### [AIM OF THE TASK]
How many lines in the entries below contain the word "green"? Reply with the number alone.
════════
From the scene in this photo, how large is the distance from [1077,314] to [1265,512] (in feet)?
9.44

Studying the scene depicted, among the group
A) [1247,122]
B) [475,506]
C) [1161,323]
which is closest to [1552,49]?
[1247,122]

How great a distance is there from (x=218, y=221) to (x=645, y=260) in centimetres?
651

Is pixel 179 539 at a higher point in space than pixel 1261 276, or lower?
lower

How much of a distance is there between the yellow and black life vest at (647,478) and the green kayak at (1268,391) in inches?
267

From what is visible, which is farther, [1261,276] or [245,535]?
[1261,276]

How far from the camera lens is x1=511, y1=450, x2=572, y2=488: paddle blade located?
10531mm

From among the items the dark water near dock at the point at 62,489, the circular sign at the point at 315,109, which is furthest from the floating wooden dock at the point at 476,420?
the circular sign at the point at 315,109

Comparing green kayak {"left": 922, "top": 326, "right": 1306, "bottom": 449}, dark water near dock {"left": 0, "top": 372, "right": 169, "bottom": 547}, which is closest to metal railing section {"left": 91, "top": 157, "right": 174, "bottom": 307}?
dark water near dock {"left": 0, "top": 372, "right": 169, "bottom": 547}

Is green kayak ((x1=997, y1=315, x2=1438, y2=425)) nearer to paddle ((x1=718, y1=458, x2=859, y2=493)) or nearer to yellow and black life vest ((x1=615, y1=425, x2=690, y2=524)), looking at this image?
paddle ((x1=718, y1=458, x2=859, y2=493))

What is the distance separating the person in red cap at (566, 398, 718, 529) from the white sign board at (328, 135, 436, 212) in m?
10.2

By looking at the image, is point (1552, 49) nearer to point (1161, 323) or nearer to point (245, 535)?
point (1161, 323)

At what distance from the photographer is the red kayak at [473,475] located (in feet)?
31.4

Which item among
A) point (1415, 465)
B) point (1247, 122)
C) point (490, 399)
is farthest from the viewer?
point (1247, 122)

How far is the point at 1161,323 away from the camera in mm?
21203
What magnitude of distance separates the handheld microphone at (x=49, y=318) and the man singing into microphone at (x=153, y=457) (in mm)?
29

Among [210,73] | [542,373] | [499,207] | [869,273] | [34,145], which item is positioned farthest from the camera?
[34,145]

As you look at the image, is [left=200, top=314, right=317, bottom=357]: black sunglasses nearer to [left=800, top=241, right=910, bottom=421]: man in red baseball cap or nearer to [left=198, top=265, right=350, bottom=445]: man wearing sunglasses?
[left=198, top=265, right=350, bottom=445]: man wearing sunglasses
════════
### [TASK RESULT]
3